In cinemas, September 20
The Substance (18)
Directed by Coralie Fargeat
★★★★★
THRILLING writer-director Coralie Fargeat takes a sledgehammer to Hollywood and society’s obscene obsession with youth and beauty and the unattainable pressures they place on women in this audacious yet totally insane and jaw dropping body-horror flick.

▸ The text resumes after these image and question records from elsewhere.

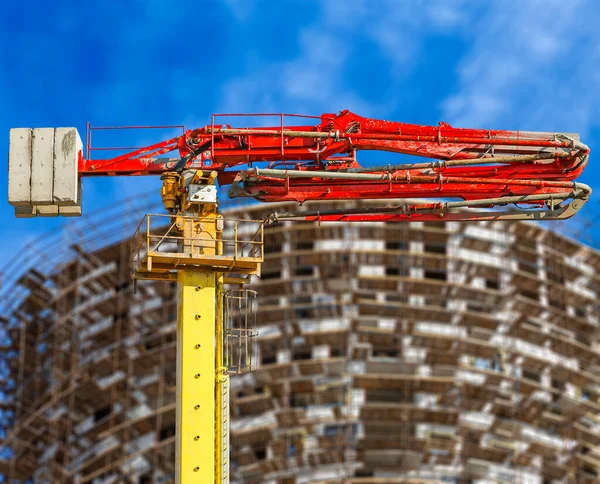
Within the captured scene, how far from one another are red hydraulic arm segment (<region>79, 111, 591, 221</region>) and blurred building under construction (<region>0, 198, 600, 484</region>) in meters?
29.2

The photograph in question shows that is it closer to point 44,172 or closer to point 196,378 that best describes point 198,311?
point 196,378

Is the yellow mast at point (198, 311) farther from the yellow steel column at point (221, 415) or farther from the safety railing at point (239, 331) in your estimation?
the safety railing at point (239, 331)

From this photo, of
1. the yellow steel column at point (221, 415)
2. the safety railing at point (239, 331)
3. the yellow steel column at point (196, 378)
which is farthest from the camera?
the safety railing at point (239, 331)

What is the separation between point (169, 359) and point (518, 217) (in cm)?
3301

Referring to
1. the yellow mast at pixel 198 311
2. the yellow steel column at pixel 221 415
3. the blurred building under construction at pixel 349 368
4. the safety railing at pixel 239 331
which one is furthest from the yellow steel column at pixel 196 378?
the blurred building under construction at pixel 349 368

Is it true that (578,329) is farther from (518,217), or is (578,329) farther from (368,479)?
(518,217)

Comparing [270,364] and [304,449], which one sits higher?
[270,364]

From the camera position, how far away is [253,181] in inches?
1312

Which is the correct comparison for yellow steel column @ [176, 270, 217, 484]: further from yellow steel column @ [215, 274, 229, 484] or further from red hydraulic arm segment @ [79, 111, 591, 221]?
red hydraulic arm segment @ [79, 111, 591, 221]

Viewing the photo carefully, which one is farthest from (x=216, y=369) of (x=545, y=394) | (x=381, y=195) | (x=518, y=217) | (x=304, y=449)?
(x=545, y=394)

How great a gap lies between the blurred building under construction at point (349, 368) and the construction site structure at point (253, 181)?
94.6ft

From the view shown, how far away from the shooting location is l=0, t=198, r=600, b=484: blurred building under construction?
63.0 metres

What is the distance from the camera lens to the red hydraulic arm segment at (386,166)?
109ft

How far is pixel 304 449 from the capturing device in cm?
6234
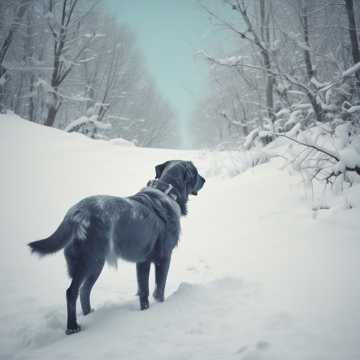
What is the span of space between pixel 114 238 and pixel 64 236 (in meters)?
0.39

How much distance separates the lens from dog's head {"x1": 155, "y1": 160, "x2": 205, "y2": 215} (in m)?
3.13

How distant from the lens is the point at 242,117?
15773mm

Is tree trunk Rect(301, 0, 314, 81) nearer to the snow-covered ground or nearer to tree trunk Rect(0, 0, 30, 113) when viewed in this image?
the snow-covered ground

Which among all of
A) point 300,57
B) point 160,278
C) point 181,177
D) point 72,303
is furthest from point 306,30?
point 72,303

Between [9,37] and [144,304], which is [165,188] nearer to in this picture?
[144,304]

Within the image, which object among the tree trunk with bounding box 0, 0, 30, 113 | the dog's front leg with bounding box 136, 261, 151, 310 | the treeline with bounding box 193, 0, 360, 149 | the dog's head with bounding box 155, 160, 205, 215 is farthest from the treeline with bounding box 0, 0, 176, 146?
the dog's front leg with bounding box 136, 261, 151, 310

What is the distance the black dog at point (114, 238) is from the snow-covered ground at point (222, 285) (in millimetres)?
279

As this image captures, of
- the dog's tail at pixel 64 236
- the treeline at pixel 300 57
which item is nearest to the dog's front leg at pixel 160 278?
the dog's tail at pixel 64 236

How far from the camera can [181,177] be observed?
317 centimetres

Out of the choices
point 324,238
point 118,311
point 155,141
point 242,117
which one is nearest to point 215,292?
point 118,311

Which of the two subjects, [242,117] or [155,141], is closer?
[242,117]

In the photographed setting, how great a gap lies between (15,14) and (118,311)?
1564 centimetres

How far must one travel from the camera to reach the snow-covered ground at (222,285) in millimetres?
1612

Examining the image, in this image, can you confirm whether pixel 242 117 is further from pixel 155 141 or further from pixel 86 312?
pixel 86 312
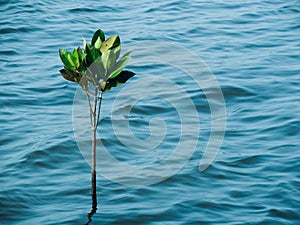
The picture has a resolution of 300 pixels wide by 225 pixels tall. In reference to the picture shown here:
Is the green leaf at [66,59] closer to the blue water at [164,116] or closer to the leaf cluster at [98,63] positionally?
the leaf cluster at [98,63]

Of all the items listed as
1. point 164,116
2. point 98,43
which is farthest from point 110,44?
point 164,116

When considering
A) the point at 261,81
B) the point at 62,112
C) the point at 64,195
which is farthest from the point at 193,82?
the point at 64,195

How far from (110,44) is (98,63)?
170 mm

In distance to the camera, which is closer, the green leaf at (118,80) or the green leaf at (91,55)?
the green leaf at (91,55)

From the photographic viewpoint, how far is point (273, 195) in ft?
20.5

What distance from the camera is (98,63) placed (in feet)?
16.9

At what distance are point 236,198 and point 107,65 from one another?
5.54 feet

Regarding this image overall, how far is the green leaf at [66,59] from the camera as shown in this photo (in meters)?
5.17

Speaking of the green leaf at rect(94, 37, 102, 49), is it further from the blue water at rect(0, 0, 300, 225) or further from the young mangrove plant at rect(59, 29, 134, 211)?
the blue water at rect(0, 0, 300, 225)

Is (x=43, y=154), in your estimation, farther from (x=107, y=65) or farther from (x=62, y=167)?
(x=107, y=65)

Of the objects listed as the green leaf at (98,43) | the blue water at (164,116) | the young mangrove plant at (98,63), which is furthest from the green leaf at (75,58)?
the blue water at (164,116)

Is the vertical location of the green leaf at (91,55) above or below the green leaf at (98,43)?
below

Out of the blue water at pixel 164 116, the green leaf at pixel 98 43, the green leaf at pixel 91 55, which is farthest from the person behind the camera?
the blue water at pixel 164 116

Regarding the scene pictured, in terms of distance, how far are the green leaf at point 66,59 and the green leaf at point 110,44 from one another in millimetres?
222
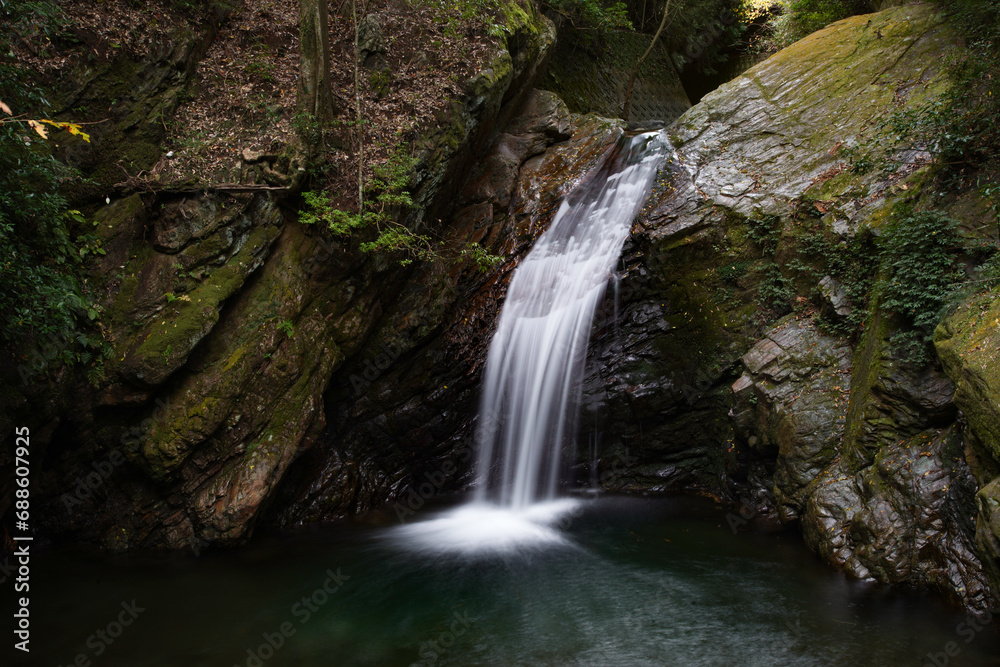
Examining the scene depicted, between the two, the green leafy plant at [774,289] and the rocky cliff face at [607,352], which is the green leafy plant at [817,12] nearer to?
the rocky cliff face at [607,352]

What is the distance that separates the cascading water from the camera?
879cm

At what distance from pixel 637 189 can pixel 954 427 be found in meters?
6.33

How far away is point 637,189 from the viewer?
33.8ft

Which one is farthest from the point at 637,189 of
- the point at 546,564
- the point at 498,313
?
the point at 546,564

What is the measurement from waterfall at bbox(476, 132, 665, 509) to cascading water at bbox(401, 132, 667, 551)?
0.02 m

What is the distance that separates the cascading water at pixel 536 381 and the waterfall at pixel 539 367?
16 millimetres

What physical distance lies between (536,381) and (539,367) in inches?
9.4

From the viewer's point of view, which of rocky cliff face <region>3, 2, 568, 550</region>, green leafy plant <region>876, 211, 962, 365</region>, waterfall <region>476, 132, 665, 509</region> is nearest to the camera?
green leafy plant <region>876, 211, 962, 365</region>

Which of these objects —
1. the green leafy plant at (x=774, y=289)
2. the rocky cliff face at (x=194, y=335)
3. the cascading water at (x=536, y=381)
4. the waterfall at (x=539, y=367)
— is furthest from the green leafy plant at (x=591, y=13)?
the green leafy plant at (x=774, y=289)

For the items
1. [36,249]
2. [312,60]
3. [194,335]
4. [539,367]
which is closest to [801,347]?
[539,367]

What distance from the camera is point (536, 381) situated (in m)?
9.06

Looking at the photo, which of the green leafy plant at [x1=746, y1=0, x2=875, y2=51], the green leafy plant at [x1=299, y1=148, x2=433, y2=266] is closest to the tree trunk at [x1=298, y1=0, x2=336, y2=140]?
the green leafy plant at [x1=299, y1=148, x2=433, y2=266]

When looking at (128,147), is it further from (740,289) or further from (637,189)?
(740,289)

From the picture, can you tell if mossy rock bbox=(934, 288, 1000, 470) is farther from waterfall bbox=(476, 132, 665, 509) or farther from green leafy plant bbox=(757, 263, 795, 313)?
waterfall bbox=(476, 132, 665, 509)
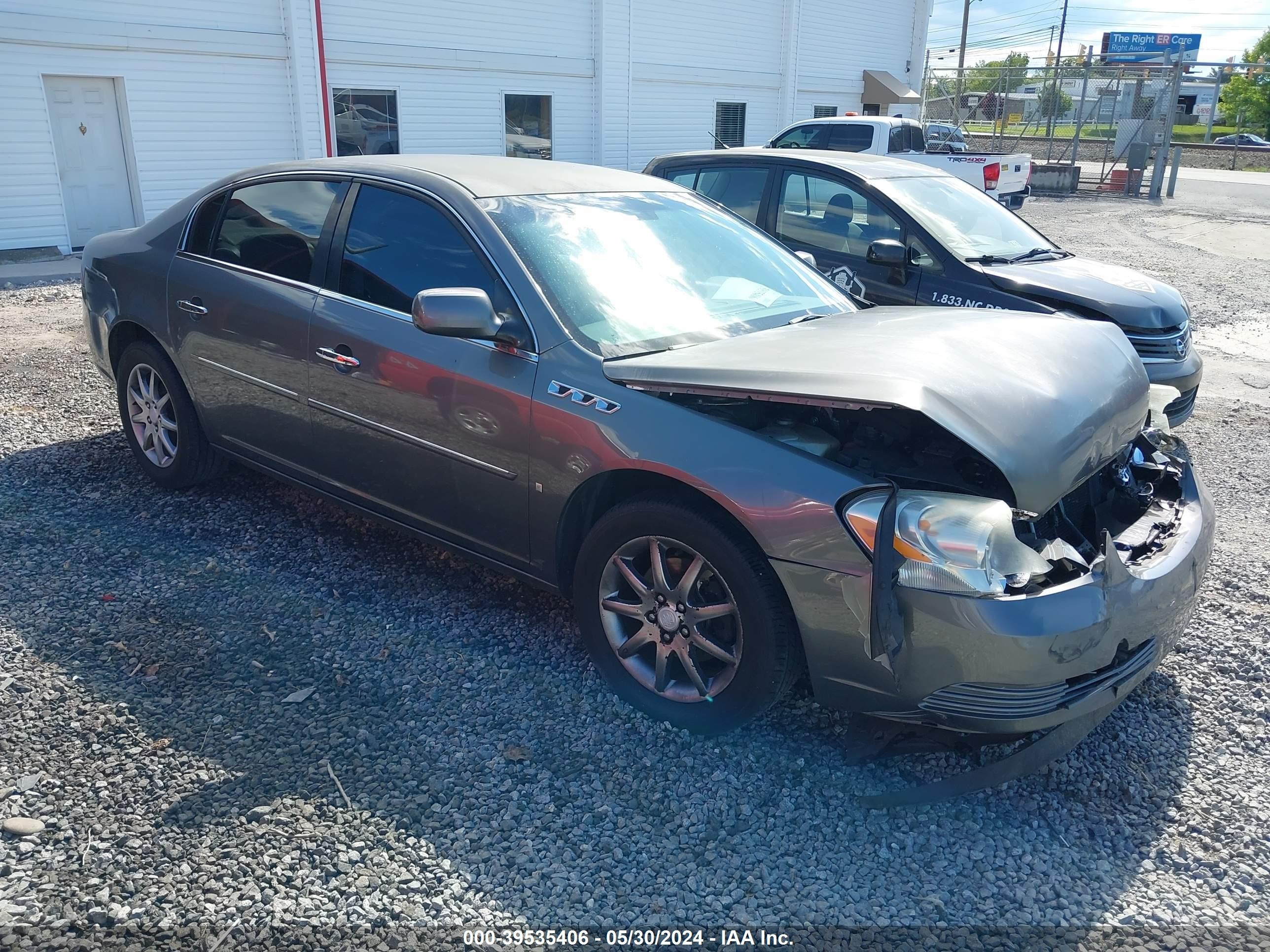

Demi Moore, in the performance of her career in which she bares body and soul, plays fading celebrity Elizabeth Sparkles who, in order to remain relevant, takes the Substance, a black market drug that creates a more perfect, more beautiful, younger version of herself. This is after her vile boss (a phenomenal Dennis Quaid who replaced Ray Liotta when he died), informs her over a prawn lunch (which will put you off shellfish for life) that “people always ask for something new, it’s inevitable and at fifty, well, it stops.”
Fargeat takes this toxic beauty culture, and the culture that cancels older women, and turns it on its head in this brutal yet visually stunning takedown. It’s smart, it’s visceral and literally stomach churning, and not for the faint-hearted. Think Death Becomes Her but taken to a whole new painful level, for the procedure is excruciating.
Elizabeth gives birth to Sue (played brilliantly by Margaret Qualley), always seen from the male gaze, who becomes her biggest nightmare.
It has a very 1980s look with a bold and colourful production design reminiscent of The Shining but by the shocking finale it feels more like The Elephant Man meets Carrie.
This madly gory mindf*** is in fact a call to arms for women to become liberated from patriarchal beauty constraints and empowered to become comfortable in their own skins.